Entretanto, é forçoso salientar que esse tipo penal não se coaduna à conduta de vender e/ou comprar combustíveis em recipientes inapropriados.
Na verdade a conduta de vender ou comprar combustível em recipiente inadequado caracteriza CRIME AMBIENTAL, expressamente previsto no art. 56 da Lei n.º 9.605/98, senão vejamos: “Art. 56. Produzir, processar, embalar, importar, exportar, comercializar, fornecer, transportar, armazenar, guardar, ter em depósito ou usar produto ou substância tóxica, perigosa ou nociva à saúde humana ou ao meio ambiente, em desacordo com as exigências estabelecidas em leis ou nos seus regulamentos: Pena - reclusão, de um a quatro anos, e multa”.
Esse tipo penal é um manifesto exemplo da expansão do Direito Penal (SILVA SÁNCHEZ) decorrente da sociedade de risco (ULRICH BECK). Entretanto, façamos, então, a análise dogmática da conduta supramencionada.
O art. 56 da Lei dos Crimes Ambientais é comum e pode ser praticado tanto por quem fornece quanto por quem guarda, tem em depósito ou armazena a substancia nociva à saúde humana ou perigosa. O tipo penal possui os verbos: produzir, processar, embalar, importar, exportar, comercializar, fornecer, transportar, guardar, armazenar e ter em depósito. Ademais, o objeto material desse tipo penal é a substância tóxica, perigosa ou nociva à saúde humano ou ao meio ambiente como por exemplo os COMBUSTÍVEIS.

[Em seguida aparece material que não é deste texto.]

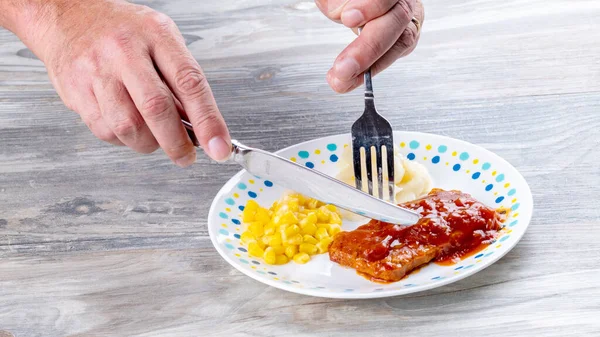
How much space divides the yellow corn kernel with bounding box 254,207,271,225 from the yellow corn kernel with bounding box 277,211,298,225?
0.06 m

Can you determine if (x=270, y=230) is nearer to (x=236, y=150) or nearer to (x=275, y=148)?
(x=236, y=150)

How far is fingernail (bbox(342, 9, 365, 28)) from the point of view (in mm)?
2035

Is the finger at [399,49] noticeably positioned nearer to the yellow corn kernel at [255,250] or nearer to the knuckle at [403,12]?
the knuckle at [403,12]

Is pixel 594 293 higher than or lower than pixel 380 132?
lower

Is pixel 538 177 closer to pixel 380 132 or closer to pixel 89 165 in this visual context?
pixel 380 132

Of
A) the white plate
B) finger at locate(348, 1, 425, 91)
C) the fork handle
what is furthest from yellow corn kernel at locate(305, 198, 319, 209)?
finger at locate(348, 1, 425, 91)

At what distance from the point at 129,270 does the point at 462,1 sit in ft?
7.65

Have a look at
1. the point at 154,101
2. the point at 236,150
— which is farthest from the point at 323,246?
the point at 154,101

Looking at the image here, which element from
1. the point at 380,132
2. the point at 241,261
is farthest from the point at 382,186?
the point at 241,261

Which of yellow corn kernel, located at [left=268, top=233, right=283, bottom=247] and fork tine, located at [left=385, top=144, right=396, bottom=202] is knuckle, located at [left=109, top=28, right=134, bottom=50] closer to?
yellow corn kernel, located at [left=268, top=233, right=283, bottom=247]

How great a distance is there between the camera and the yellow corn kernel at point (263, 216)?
207cm

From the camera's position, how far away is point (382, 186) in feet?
6.84

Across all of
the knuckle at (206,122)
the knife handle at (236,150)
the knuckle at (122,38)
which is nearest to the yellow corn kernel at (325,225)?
the knife handle at (236,150)

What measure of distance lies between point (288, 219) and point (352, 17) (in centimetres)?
57
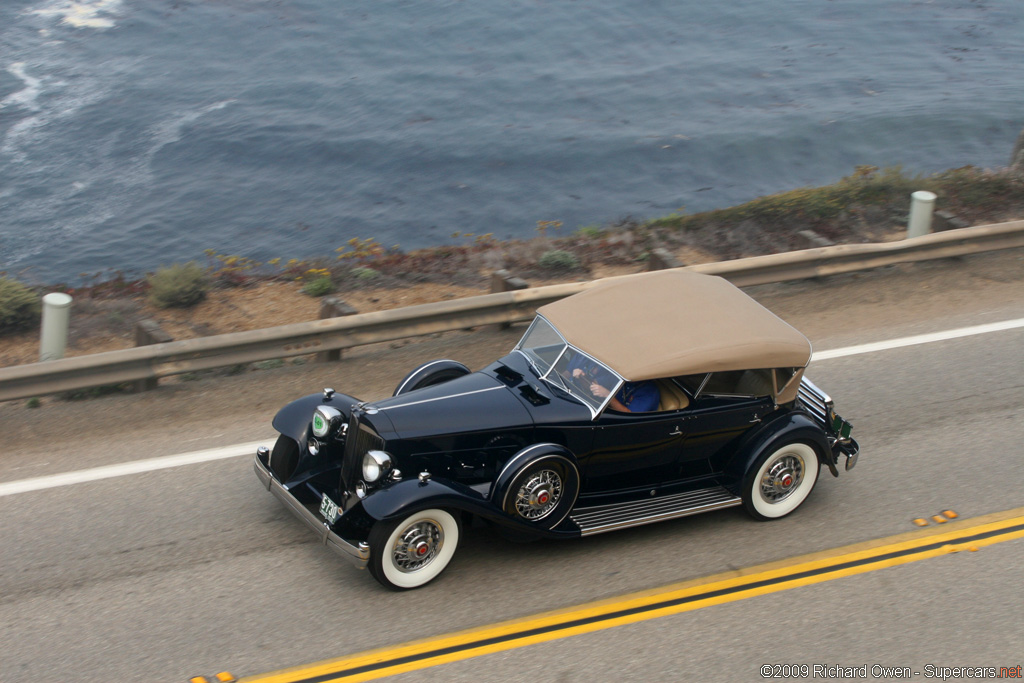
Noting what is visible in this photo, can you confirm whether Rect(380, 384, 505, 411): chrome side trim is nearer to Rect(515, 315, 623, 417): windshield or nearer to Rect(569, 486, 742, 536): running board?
Rect(515, 315, 623, 417): windshield

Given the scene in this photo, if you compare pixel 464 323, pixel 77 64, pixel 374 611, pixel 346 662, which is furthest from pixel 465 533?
pixel 77 64

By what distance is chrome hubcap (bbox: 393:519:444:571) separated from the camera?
613 cm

Os combustíveis líquidos (gasolina, etanol ou diesel) são substâncias que se ajustam a esse conceito, nesse sentido é importante frisar a Resolução N.º 420/2004, da Agência Nacional de Transportes Terrestres, que define diversas substâncias ou produtos perigosos, bem como estabelece regras para seu transporte e armazenamento.

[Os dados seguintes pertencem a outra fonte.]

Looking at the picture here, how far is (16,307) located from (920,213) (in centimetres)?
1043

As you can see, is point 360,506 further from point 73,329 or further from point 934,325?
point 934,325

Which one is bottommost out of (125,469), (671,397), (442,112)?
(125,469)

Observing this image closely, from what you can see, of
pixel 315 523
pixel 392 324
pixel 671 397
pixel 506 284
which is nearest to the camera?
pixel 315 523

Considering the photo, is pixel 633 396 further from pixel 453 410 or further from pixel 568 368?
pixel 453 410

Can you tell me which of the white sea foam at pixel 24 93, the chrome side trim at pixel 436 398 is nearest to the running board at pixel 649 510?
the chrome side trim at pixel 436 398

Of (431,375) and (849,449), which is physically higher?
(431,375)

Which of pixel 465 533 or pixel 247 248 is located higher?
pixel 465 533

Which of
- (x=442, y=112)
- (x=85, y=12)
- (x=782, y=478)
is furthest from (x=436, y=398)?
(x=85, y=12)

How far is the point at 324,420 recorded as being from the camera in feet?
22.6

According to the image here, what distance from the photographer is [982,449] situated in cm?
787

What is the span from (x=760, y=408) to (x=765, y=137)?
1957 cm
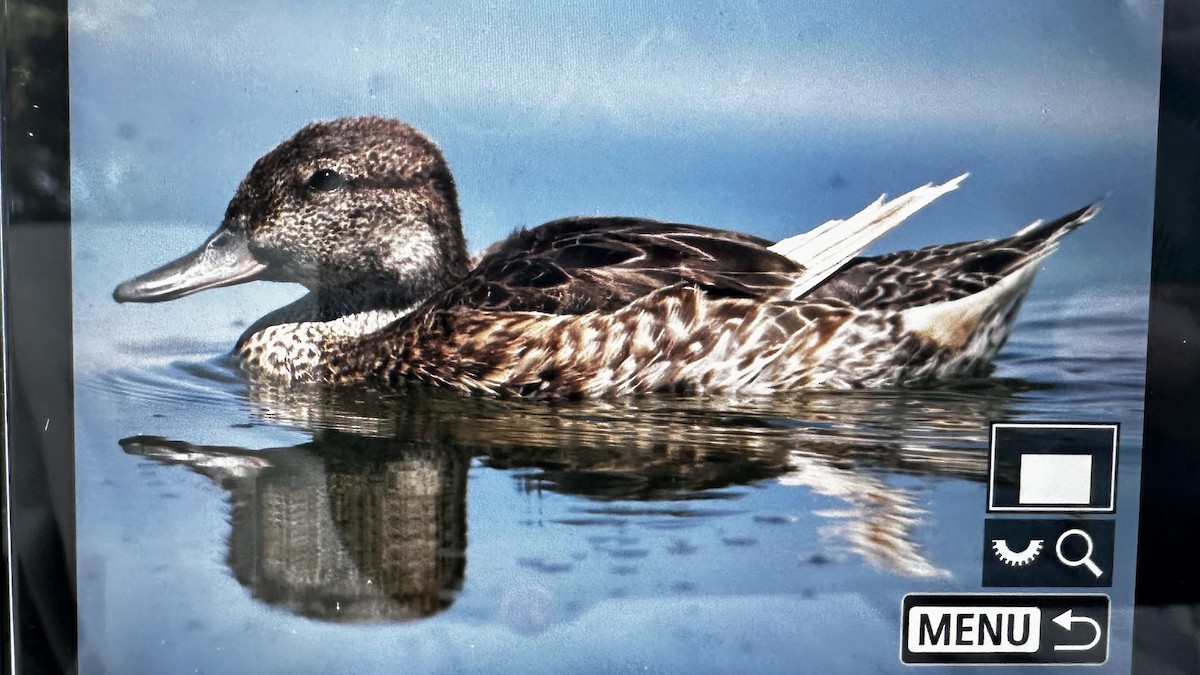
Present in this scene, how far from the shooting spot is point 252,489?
1.78m

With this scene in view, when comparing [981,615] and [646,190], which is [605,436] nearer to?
[646,190]

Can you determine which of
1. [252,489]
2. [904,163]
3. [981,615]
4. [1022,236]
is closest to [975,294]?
[1022,236]

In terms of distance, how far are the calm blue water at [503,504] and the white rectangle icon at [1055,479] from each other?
77 millimetres

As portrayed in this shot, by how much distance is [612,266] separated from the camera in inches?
69.9

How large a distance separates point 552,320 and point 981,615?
3.20 feet

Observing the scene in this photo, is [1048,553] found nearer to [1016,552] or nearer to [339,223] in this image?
[1016,552]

Ademais, já está em vigor desde 2008, a norma técnica da ABNT NBR 15.594-1 que proíbe a venda de combustível em “saquinho plástico” e “garrafa Pet”. Sendo assim, se o consumidor vem em busca de combustível para sanar uma pane seca no automóvel, a venda de qualquer combustível fora do tanque só pode ser feita utilizando-se recipientes metálicos ou não metálicos, rígidos, certificados e fabricados para este fim e que permitam o escoamento da eletricidade estática gerada durante o abastecimento. Os nãos metálicos devem ter capacidade máxima de 50 (cinquenta) litros e atender aos regulamentos municipais, estaduais ou federais.
O abastecimento deve ocorrer com o recipiente fora do veículo e apoiado sobre o solo, sendo o bico embutido ao máximo possível dentro dele. Ainda segundo a norma, para evitar que aconteça transbordamento no caso de dilatação do produto, os recipientes devem ser abastecidos em até 95% de sua capacidade.

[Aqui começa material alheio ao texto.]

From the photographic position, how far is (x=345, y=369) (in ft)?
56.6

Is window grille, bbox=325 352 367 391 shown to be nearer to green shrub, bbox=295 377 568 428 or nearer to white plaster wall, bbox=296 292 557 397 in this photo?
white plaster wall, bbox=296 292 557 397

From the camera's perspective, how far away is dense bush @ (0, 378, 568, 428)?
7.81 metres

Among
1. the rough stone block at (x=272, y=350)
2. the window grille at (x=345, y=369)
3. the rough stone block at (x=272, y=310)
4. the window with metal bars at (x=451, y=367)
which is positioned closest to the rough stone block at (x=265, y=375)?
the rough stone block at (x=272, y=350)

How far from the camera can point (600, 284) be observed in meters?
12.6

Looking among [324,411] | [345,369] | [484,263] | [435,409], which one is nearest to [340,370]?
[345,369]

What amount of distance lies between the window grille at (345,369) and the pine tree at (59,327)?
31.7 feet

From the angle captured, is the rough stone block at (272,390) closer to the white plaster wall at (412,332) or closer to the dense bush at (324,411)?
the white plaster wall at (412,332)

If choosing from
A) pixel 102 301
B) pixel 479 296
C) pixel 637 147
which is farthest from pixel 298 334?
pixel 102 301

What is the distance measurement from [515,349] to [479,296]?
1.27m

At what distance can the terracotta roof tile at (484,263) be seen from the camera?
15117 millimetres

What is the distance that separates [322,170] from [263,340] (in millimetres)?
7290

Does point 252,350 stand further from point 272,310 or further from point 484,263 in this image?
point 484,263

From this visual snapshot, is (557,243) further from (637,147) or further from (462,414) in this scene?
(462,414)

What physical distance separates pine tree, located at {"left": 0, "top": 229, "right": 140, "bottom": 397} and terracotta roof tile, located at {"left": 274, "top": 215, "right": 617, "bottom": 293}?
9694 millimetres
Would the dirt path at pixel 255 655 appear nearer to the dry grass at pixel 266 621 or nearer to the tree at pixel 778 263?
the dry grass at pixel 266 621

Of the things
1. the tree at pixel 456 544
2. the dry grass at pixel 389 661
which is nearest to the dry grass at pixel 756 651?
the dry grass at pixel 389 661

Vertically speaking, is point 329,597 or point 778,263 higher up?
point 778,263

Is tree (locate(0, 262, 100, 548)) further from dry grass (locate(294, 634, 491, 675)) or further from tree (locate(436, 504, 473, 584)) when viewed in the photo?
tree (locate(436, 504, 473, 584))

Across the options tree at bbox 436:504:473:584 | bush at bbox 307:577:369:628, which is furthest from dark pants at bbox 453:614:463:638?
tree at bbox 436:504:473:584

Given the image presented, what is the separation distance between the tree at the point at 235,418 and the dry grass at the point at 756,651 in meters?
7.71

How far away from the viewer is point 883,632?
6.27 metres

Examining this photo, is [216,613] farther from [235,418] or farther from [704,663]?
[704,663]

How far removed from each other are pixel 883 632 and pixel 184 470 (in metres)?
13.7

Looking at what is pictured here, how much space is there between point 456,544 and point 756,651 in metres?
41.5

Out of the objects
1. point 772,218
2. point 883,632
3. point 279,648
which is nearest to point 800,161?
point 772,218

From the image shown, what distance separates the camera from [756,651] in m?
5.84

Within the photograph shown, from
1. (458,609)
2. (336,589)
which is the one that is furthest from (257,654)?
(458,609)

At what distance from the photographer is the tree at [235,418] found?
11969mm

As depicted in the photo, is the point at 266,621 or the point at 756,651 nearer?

Portanto, a compra e venda de combustíveis (gasolina, diesel e etanol) em recipientes como garrafas pet e embalagens improvisadas caracteriza CRIME AMBIENTAL, assim como seu depósito ou estoque, punidos, como visto, no âmbito do Direito Administrativo e, sobretudo, do Direito Penal.
Destarte, quem for surpreendido incorrendo nessas condutas delituosas pode ser preso em flagrante, até porque o crime, nos casos dos verbos: armazenar, guardar, ter em depósito, é permanente admitindo até mesmo a prisão em flagrante no domicilio, haja vista o disposto no art. 5.º, inciso XI da CF, c/c., com os arts 301 a 303, todos do CPP.
Portanto, nesse momento de crise no abastecimento de veículos, evite cometer crimes ambientais!